The Winston Blue
- Weight: 13.22 carats (2.644 g)
- Color: Fancy Vivid Blue
- Country of origin: South Africa
- Original owner: anonymous
- Owner: Harry Winston, Inc.
- Estimated value: $23.8 million

= The Winston Blue =

Blue diamond

The Winston Blue is the name given to what was the largest flawless vivid blue diamond bought by Harry Winston, Inc. (a wholly owned subsidiary of The Swatch Group from January 2013) on May 15, 2014, from an anonymous person for $23.8 million at Christie's Geneva Magnificent Jewels sale. The approximately $1.8003 million per carat price paid for the 13.22-carat diamond is a world record for a blue diamond.
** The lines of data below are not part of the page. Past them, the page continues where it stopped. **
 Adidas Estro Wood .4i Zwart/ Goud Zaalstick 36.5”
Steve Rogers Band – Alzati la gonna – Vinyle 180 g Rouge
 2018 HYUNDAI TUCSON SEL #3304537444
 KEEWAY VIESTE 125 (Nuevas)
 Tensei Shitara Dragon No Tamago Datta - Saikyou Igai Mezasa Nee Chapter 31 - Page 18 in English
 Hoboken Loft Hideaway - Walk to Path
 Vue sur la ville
Harry Winston, Inc. had also bought a 101.73-carat colorless diamond named Winston Legacy at Christie's Geneva jewelry auction in 2013. The American luxury jeweler had then paid $26.7 million for the colorless diamond ($254,400 per carat), which is a world record for the highest price paid per carat for a colorless diamond.
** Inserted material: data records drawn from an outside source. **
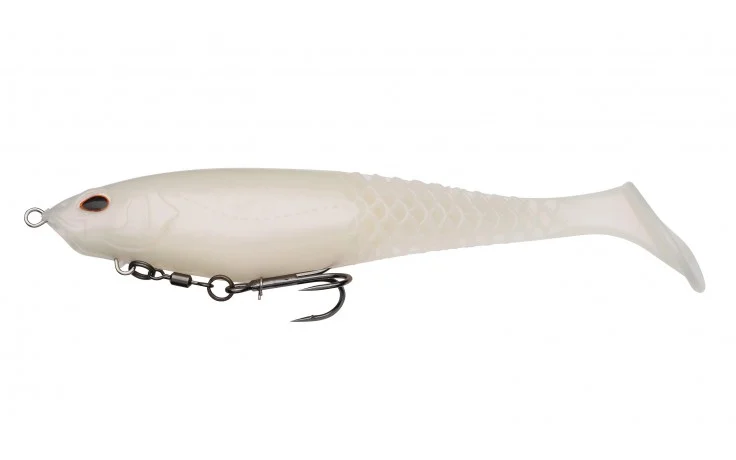 Berkley Cull Shad 15 cm 34 Gramm Farbe Shallow Albino PowerBait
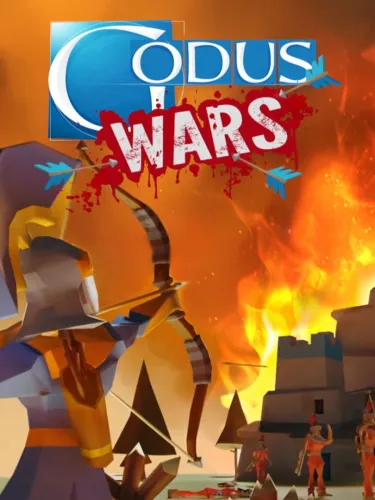 Portada de Godus Wars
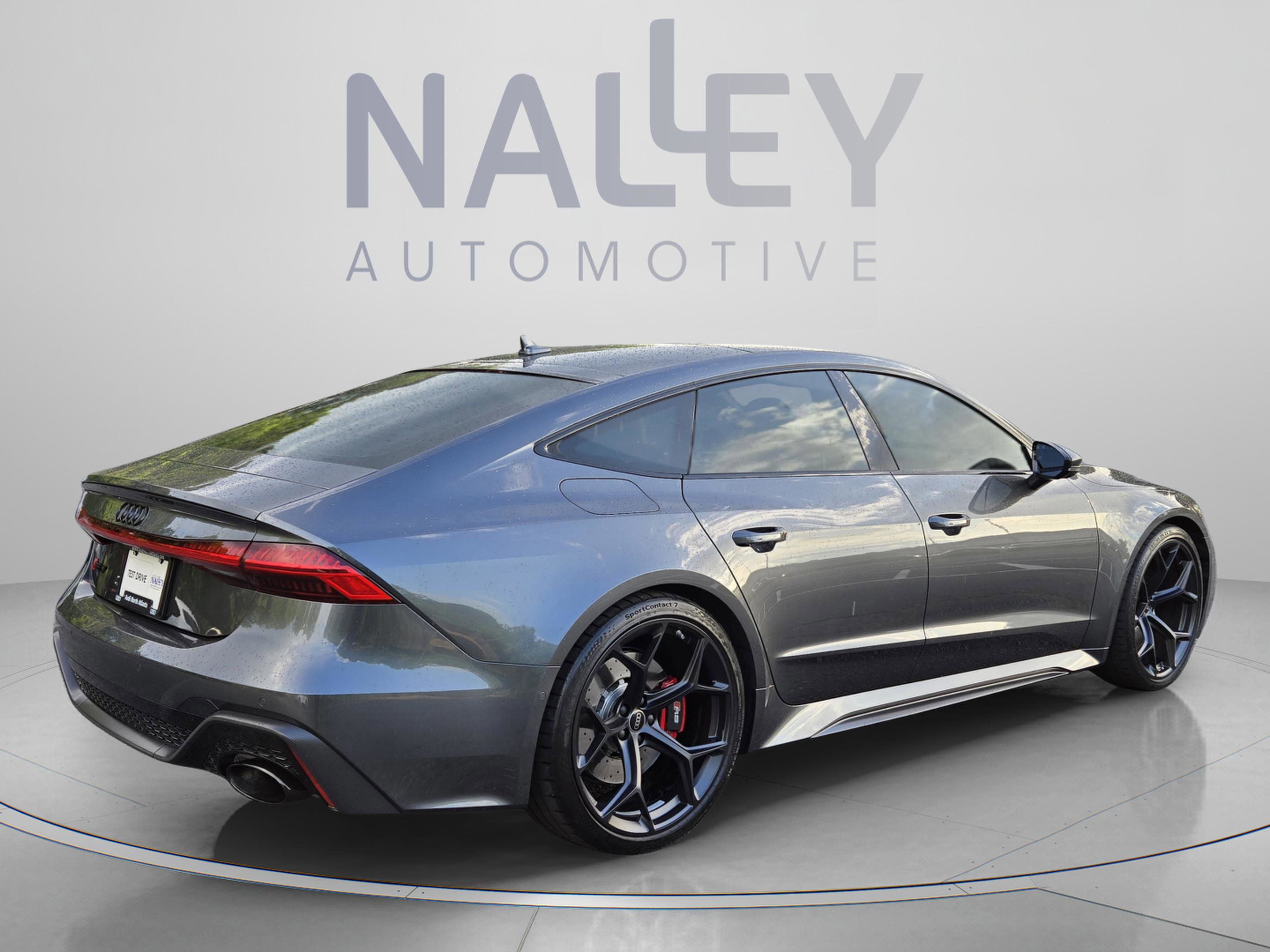 Used 2026 Audi RS 7 Performance w/ Matte Carbon Package AWD/4WD image 5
For the auction the diamond was dubbed 'The Blue'. The name Winston Blue was given to it by Nayla Hayek, who is the CEO of Harry Winston Inc., after it was bought at the auction. After buying the diamond, Hayek said:

In January 2013 we purchased Harry Winston and since then my ambition has been to acquire the most desirable and unique gems. When Christie's announced they were offering the largest flawless fancy-vivid blue the GIA had ever graded, I had to buy it. Today, I am proud to own the most beautiful blue diamond in the world: The Winston Blue.

The London based auction house Christie's International regained the record for top jewelry auction after its Geneva Magnificent Jewels sale. The record was held by Sotheby's until May 13, 2014. Christie's Geneva auction realized a total of $154.19 million, which is a world record for the highest total ever for a jewelry auction.

The diamond is flanked on either side by a pear-shaped diamond, which weigh approximately 1.00 and 0.96 carat respectively. The Gemological Institute of America certified on March 25, 2014 that the diamond was fancy vivid blue in color, had flawless clarity and was a type IIb diamond.